What Joe fails to say is that 40% of AMD's business is in FLASH. The memory market has been creamed worse than the CPU market. Intel and Merrill don't get along anymore, not since the days of their analyst Tom Kurlak. Osha is not much better. I am a Merrill client and they have been heavily biased against Intel for quite some time. So is Salomon Smith Barney's analyst, who continues to maintain that Intel will be cutting capital spending, saying he has this info "from the highest levels of the company." Craig Barrett specifically addressed this analyst's (Jonathan Joseph) at his IDF speech, saying "he obviously didn't go high enough", ie. he did not get this from him (Barrett), and being CEO he would be the "highest level of the company". Further proof that Osha is a bit out of it is his saying that AMD has been doing real well in the low-end segment of PC market. When in fact, AMD is just now penetrating that market - it was no fault of AMD's, there just was not an integrated (w/graphics) chipset solution available for AMD until recently. That is a necessity to garner the low end.
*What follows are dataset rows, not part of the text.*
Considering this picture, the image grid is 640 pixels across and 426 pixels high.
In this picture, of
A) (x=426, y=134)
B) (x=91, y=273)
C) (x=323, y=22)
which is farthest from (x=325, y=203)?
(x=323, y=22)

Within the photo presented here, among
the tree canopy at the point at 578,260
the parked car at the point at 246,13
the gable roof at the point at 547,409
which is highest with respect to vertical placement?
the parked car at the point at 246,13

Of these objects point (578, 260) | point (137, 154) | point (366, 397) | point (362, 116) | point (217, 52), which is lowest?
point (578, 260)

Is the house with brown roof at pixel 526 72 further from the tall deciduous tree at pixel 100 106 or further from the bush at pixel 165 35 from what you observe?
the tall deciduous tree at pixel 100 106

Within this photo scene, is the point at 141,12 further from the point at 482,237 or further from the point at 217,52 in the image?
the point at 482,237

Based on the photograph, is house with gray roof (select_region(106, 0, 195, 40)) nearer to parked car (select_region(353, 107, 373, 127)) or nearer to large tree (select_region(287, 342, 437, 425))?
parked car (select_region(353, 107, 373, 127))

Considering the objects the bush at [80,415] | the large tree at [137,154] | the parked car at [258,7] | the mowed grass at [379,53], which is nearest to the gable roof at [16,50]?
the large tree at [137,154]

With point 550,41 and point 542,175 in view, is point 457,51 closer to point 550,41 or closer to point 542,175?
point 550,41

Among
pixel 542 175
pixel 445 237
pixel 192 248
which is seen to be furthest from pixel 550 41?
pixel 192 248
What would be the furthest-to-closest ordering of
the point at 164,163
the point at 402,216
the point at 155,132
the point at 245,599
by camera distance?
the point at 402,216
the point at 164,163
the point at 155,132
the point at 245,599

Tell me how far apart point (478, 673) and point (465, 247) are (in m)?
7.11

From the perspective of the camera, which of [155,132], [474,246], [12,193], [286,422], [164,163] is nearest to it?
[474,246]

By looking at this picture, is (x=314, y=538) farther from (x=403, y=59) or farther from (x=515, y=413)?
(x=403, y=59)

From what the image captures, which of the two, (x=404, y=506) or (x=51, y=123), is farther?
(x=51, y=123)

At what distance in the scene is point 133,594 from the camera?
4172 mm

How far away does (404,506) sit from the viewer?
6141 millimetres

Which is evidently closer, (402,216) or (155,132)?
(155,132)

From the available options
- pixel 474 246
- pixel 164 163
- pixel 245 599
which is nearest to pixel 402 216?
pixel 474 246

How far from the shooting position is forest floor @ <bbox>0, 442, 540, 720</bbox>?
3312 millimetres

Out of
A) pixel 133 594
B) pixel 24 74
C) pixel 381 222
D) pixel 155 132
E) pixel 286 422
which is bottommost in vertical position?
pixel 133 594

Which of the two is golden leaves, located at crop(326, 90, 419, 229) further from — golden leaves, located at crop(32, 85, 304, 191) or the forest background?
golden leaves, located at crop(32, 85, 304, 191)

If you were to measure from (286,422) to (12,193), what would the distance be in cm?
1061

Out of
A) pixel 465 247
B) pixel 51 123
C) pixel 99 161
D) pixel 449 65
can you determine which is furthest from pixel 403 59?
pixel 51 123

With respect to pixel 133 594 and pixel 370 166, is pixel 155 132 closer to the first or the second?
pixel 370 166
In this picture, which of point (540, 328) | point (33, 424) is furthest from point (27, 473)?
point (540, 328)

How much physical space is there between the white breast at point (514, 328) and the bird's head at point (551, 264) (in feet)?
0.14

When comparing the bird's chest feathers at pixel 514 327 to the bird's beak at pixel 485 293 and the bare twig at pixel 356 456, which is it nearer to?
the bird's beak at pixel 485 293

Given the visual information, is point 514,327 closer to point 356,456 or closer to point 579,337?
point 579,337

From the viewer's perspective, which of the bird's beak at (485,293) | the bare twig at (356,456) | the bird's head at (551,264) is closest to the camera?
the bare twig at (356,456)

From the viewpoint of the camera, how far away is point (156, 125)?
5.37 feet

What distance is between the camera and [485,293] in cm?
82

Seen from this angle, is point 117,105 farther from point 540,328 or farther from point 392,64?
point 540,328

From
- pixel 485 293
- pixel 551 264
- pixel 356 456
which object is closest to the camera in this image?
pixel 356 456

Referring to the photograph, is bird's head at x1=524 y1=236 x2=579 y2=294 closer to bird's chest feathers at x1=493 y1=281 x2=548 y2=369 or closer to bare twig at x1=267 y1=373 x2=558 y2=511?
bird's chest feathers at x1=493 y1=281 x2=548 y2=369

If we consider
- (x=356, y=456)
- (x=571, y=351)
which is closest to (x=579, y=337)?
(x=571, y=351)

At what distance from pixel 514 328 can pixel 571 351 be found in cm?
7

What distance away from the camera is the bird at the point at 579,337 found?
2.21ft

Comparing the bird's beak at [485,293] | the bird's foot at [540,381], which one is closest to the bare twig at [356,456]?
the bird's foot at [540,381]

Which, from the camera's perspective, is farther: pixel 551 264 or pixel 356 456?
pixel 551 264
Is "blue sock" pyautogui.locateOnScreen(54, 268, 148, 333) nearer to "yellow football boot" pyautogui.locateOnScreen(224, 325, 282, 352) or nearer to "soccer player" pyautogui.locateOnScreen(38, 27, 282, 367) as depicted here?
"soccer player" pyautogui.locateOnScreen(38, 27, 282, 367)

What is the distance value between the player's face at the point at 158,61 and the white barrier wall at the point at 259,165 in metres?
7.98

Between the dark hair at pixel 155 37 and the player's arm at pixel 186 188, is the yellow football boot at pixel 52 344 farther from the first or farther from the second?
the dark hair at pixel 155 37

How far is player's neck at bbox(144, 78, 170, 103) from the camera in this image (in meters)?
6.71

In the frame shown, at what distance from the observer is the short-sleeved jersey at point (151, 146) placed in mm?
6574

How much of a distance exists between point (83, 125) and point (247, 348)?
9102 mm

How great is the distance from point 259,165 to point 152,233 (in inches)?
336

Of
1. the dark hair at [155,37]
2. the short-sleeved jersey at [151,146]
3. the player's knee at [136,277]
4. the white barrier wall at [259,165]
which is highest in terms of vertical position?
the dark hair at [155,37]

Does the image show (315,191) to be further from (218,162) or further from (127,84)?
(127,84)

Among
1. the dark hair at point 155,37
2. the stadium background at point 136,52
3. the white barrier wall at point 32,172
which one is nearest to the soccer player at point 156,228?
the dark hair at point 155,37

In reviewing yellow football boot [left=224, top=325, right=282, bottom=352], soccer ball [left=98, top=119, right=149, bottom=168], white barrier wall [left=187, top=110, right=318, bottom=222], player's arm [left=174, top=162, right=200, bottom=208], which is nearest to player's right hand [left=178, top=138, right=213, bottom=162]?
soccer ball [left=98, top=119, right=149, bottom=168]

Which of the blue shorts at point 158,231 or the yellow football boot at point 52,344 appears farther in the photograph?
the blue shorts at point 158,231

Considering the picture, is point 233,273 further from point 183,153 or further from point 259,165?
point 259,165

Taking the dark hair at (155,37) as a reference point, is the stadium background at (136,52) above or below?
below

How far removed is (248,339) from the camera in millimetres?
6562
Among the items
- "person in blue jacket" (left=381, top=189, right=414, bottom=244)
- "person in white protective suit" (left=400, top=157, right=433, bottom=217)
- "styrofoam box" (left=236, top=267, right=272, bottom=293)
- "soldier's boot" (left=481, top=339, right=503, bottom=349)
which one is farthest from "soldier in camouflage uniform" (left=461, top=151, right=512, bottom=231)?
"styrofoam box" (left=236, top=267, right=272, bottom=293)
Ashok Kumar is a better analyst to follow, he's predicting tough times for both. He revised his earnings numbers 4 days before the warning announcement, and with Reg.D banning insider info now, it's real hard to make such accurate calls.
 
You got a point there, but I thought by "low-end", Osha meant the consumer market, opposed to the higher-end server/workstation market, AMD has been doing very well.
 
AMD probably will fair better. The reason is simple enough, AMD can do very well selling cpu's on the lowend of the pricing scale, Intel can/will not. Many people/companies will change their buying habits, which will be based on price more than brand familiarity, this will work in AMD's favour. AMD may have problems though, time will tell.
 
Stock price is still low as are all nasdaq stocks.. should have bought AMD at 14 a couple months ago though.. I knew it would double.. darn!